The Agency received several comments from Tribes in support of the
two-year general compliance date extension. These commenters expressed
many of the same concerns and views expressed by other commenters who
are in favor of the two-year general compliance extension. In addition
to these concerns, the Agency understands that many of the Tribes in
the U.S. are located in the sparsely populated arid west in areas that
are not conducive to regionalization and that many of these Tribes have
not yet sought approval for a Tribal MSWLF permit program and therefore
will not be able to take advantage of the flexibility in the Part 258
criteria that is available only to approved States and Tribes.
Therefore, the Agency believes that many of these Tribes could use the
additional time to consider applying for permit program approval or
secure alternative waste management opportunities.
Finally, several commenters indicated that the two-year general
compliance date extension would simply be easier for qualifying small
MSWLF owners/operators to understand and implement than the alternative
extension (i.e., an extension for ground-water monitoring and financial
assurance only) discussed in the August 10, 1995 proposed rule. The
Agency agrees with these commenters. In fact, while reviewing the
public comments received in response to the proposed rule, the Agency
found that a number of the commenters expressed some confusion with the
two proposed extension options.
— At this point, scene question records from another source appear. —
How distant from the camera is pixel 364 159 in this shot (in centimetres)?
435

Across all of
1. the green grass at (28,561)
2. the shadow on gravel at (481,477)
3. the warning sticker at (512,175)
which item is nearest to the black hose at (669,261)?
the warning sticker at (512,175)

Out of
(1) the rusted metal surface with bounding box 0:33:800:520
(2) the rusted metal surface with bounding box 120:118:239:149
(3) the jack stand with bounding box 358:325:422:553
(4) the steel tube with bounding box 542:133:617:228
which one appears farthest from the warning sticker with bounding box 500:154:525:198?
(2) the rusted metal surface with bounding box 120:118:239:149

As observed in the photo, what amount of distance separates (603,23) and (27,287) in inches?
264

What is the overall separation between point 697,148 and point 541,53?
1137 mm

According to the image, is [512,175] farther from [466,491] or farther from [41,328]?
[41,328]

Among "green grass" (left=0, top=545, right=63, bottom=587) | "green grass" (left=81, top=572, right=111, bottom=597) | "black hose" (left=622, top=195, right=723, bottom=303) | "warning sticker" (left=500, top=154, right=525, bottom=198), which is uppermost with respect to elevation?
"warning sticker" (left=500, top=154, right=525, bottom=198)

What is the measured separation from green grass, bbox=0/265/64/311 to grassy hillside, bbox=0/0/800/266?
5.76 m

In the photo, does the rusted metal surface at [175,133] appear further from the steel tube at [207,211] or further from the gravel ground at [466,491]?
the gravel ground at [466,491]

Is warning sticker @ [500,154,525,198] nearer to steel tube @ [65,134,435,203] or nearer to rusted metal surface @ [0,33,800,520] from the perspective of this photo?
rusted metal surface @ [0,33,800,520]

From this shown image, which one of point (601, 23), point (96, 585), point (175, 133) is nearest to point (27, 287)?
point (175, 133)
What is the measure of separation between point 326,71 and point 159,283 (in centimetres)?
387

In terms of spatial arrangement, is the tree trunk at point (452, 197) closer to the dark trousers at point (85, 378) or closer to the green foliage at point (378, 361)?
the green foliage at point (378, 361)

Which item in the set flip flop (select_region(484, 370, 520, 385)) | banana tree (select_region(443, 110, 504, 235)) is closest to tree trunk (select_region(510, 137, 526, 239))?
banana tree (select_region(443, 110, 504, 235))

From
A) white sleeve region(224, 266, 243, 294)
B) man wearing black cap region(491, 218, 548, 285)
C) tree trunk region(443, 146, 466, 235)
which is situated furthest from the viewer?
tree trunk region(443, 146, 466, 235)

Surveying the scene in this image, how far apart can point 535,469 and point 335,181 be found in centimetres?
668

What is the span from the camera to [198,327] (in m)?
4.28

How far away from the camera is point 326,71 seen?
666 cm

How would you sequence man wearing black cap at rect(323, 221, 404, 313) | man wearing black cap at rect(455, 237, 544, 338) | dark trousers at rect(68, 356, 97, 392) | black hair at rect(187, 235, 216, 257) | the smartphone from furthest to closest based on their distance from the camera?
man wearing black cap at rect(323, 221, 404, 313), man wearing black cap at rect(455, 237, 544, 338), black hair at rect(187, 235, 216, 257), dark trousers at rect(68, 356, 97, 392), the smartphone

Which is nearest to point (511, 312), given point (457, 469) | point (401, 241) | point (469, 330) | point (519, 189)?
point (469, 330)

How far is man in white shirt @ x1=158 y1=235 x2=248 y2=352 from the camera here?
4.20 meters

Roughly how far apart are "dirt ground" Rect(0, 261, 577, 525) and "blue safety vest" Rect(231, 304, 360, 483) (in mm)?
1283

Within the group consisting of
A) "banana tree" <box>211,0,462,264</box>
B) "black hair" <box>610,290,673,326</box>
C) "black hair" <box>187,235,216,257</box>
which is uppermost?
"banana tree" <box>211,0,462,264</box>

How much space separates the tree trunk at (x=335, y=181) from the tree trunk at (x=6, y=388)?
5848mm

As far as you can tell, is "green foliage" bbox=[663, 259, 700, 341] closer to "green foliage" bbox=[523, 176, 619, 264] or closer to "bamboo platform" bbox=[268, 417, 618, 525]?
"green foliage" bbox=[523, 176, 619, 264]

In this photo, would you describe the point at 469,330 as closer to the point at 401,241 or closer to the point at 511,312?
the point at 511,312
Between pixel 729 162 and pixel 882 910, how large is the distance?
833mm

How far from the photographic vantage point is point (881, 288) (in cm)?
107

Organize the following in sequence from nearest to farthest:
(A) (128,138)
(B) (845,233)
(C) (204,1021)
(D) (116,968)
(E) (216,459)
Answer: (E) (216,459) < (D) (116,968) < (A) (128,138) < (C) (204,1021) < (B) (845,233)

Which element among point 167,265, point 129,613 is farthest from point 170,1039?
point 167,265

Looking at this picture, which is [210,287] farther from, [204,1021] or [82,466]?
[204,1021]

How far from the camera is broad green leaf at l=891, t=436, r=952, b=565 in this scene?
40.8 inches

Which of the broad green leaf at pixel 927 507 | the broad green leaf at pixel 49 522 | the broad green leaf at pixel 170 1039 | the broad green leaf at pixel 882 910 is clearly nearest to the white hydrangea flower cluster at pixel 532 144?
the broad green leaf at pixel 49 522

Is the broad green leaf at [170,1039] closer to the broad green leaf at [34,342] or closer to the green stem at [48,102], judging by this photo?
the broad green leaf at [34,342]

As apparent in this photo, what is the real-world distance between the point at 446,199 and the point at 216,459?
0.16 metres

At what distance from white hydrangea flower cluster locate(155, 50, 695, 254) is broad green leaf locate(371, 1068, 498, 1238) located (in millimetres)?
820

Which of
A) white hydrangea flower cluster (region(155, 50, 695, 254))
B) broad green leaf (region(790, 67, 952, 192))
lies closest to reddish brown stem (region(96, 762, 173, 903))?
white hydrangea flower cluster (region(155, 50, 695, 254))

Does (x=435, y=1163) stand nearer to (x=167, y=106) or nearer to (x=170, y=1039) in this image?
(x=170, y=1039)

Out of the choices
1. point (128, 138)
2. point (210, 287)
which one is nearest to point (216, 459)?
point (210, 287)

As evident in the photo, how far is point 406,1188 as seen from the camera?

The Agency does not believe that a
simplified approach to an extension should stand alone as the sole
reason for choosing the two-year general compliance date extension.
However, in light of the potential confusion associated with the
implementation of the alterative approach, together with all the other
reasons cited in favor of the general extension, the Agency has decided
to finalize the two-year extension of all provisions of Part 258 for
qualifying small MSWLFs.
Four commenters expressed opposition to the two-year general
compliance date extension. One commenter, a State environmental agency,
expressed concern that a two-year general compliance date extension
would encourage some of the communities that closed their landfills to
join a regional facility to reopen their landfills and cancel their
disposal contracts. The commenter indicated that this would disrupt the
regional planning and capacity-building efforts already accomplished
and could impair the ability of regional facilities to survive.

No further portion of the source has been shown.